Moderator: Tamara Black

11AM – 12:30PM Pacific Time

Zoom link: https://usc.zoom.us/j/99920525000


Mark Marino

University of Southern California

What if we could use AI to enhance our writing courses rather than destroy them? With a bit of creativity, we can take the threat of LLMs and put them in service of our course objectives, including critical thinking, using feedback, and even reading and research. Inspired by the Future of Writing Symposium, this workshop will offer several hands-on demonstrations of in-class activities that incorporate the use of Generative AI without giving up the goal of helping students develop productive writing processes. Activities will include: the Perfect Tutor exercise (developed by Jeremy Douglass), reading with AI, and the hallucination parade. The Perfect Tutor is an exercise where students develop system level prompts that specify the standards and style of feedback they wish from a writing tutor. This lesson teaches an understanding of rubrics and also the current limits of LLMs in providing feedback. In reading with AI, students use various LLMs to assist in close readings of new genres, using the LLMs to help them identify conventions, such as prose styles, citation frequency, and even structures.
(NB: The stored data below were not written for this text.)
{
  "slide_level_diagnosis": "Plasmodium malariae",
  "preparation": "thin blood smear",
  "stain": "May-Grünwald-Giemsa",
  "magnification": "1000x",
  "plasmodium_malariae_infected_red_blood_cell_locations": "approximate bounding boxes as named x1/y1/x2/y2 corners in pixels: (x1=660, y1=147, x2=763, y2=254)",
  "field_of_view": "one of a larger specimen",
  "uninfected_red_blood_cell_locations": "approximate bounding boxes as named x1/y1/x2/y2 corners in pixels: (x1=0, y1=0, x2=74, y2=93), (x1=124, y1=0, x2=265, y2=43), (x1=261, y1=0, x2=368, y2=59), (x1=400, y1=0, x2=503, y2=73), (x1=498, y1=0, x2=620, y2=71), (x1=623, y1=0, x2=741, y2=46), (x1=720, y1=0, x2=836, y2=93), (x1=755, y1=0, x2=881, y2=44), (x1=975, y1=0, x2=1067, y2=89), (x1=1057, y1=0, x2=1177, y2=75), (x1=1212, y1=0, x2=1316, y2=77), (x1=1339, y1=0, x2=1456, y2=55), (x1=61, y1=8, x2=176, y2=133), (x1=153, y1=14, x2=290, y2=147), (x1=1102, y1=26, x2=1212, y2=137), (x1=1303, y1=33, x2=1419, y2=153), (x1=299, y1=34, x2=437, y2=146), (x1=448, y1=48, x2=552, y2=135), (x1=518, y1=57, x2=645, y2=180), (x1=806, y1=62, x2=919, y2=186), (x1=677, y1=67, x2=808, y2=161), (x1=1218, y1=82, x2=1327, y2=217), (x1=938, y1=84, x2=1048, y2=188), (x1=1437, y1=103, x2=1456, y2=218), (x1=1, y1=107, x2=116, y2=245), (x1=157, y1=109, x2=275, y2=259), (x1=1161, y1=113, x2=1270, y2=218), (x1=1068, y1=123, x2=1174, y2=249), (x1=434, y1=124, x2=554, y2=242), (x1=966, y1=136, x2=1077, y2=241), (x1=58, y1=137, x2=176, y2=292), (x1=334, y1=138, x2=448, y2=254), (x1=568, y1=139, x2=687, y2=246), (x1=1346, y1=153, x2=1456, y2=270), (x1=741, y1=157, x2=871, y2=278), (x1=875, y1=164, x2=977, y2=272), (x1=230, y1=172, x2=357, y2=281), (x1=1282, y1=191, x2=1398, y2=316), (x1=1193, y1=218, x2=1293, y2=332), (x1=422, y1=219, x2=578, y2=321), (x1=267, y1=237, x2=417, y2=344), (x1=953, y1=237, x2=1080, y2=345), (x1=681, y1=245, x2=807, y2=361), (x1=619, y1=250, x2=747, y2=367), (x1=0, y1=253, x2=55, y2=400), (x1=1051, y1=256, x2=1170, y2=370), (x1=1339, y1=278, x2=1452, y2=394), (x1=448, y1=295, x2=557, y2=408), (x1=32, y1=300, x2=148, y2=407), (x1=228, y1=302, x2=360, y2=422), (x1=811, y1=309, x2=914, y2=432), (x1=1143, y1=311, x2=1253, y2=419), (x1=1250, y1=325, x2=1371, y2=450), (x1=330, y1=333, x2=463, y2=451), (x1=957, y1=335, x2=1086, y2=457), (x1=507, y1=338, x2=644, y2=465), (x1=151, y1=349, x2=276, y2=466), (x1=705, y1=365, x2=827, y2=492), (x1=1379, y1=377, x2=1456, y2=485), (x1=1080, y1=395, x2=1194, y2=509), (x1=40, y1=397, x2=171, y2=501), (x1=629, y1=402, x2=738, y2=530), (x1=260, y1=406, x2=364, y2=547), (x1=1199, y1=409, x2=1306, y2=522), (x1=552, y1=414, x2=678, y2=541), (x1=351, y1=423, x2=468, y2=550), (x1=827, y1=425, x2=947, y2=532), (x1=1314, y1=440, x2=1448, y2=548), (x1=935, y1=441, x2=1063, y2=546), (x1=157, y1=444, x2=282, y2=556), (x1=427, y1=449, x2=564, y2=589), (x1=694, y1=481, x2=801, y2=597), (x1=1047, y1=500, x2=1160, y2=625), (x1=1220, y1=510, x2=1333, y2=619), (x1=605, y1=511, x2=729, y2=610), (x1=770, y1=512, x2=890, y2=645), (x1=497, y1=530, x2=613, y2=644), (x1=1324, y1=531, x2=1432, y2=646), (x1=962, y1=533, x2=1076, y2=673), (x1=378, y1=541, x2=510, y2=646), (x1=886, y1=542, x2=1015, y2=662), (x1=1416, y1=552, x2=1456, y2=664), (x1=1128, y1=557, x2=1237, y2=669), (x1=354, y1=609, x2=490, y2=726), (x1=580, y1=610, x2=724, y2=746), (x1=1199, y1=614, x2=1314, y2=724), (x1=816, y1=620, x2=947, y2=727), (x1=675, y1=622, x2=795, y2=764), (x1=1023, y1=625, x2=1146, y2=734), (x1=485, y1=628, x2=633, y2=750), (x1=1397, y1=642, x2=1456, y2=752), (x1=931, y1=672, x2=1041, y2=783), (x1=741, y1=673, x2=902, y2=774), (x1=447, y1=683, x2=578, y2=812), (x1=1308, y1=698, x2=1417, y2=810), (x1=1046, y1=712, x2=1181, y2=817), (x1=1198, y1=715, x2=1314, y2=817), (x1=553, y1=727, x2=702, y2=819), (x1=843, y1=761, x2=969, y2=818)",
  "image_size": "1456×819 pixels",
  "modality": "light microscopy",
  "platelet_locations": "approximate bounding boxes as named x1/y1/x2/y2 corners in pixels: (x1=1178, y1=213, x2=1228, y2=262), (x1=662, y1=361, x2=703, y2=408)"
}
The last exercise involves two linked creative writing exercises whereby students vary a base text by iterating it through various transformations and hallucinations. Hallucinations here does not refer to LLMs making up false information but instead harnessing the potential of the LLM to help take a text in wild new directions not to substitute for creativity but to expand it. All of these workshops will be framed within the context of their learning outcomes for Advanced Writing students and will also be framed by critical reflection on the hazards of using these systems.